L’ippocastano, o castagno d’India, è un albero dotato di una folta chioma e di un fusto grande e alto, che può raggiungere anche i 25 metri. Lo si trova spesso lungo i viali e i parchi pubblici delle nostre città, produce frutti avvolti da ricci spinosi, che racchiudono da uno a quattro semi lucenti, molto simili alle castagne, da cui il nome.
Quando vengono ingeriti questi frutti sono molto amari e pericolosi per il contenuto in saponosidi, dall’effetto emolitico. Non bisogna quindi mangiarli, ma bisogna usarli sotto forma di integratori alimentari o come rimedi topici (creme e gel) perché sono preziosi alleati dei nostri vasi e hanno indicazione al trattamento di disturbi circolatori di varia natura per la loro azione antinfiammatoria, antiedemigena e vasocostrittrice. Sono ricche infatti di escina, tannini, flavonoidi e curarine, dalle proprietà antiossidanti, antinfiammatorie e vasoprotettive.

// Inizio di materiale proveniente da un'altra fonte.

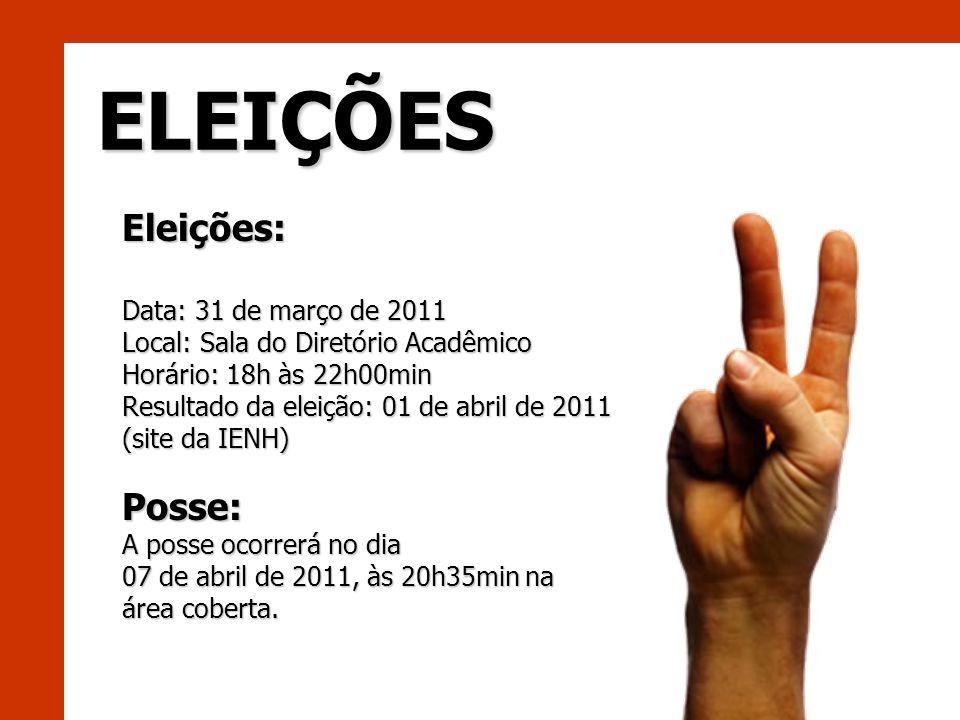 Eleições: Data: 31 de março de 2011 Local: Sala do Diretório Acadêmico Horário: 18h às 22h00min Resultado da eleição: 01 de abril de 2011 (site da IEN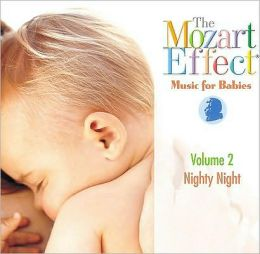 Mozart Effect Music for Babies V.2: Nighty Night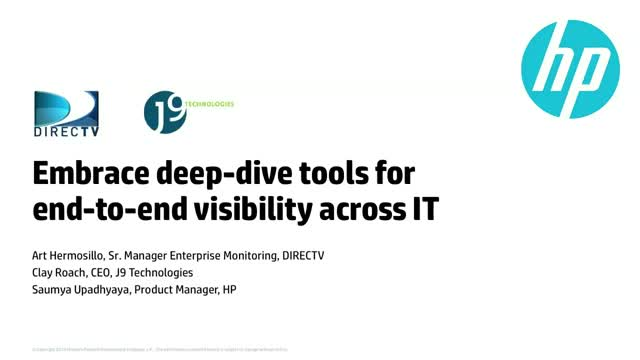 Embrace deep dive tools for end-to-end visibility across IT
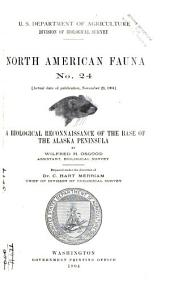 A Biological Reconnaissance of the Base of the Alaska Peninsula: Issues 24-26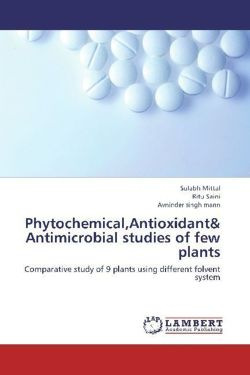 Phytochemical,Antioxidant& Antimicrobial studies of few plants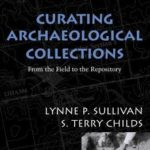 [PDF] [EPUB] Curating Archaeological Collections: From the Field to the Repository Download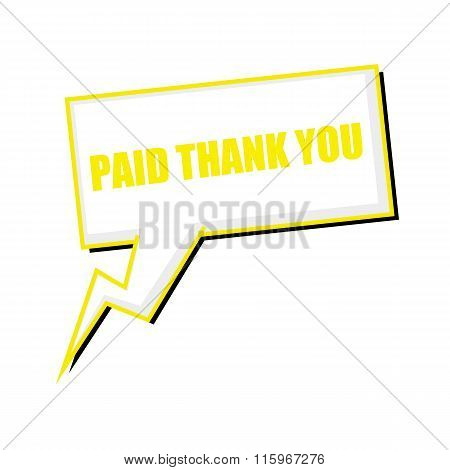 Paid Thank You Yellow Stamp Text On White Speech Bubbles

L’escina, in particolare, è in grado di ridurre l’attività dell’elastasi e della ialuronidasi, due enzimi che attaccano l’endotelio dei vasi e la matrice extracellulare, indebolendone la struttura. Riducendo l’attività di questi enzimi, i vasi riacquistano la normale resistenza e permeabilità, con effetto andiedemigeno, che dà sollievo a gambe pesanti, soprattutto in condizioni di insufficienza venosa periferica e nelle sindromi flebitiche. L’ippocastano grazie al suo fitocomplesso trova anche impiego, per uso esterno o interno, nel trattamento di vari tipi di edemi, varici, emorroidi, cellulite, ematomi e contusioni, grazie proprio alla sua capacità di aumentare la resistenza capillare e diminuirne la permeabilità. L’escina è indicata anche in presenza di insufficienza venosa cronica, grazie ai suoi effetti antinfiammatori e venotonici, perché è in grado di aumentare la contrattilità venosa, riducendo il ristagno di sangue negli arti inferiori e favorendo il suo ritorno al cuore. Pertanto, gli estratti totali di ippocastano standardizzati, e la stessa escina, possono essere d’aiuto in presenza di gonfiori e senso di pesantezza, stanchezza o prurito alle gambe.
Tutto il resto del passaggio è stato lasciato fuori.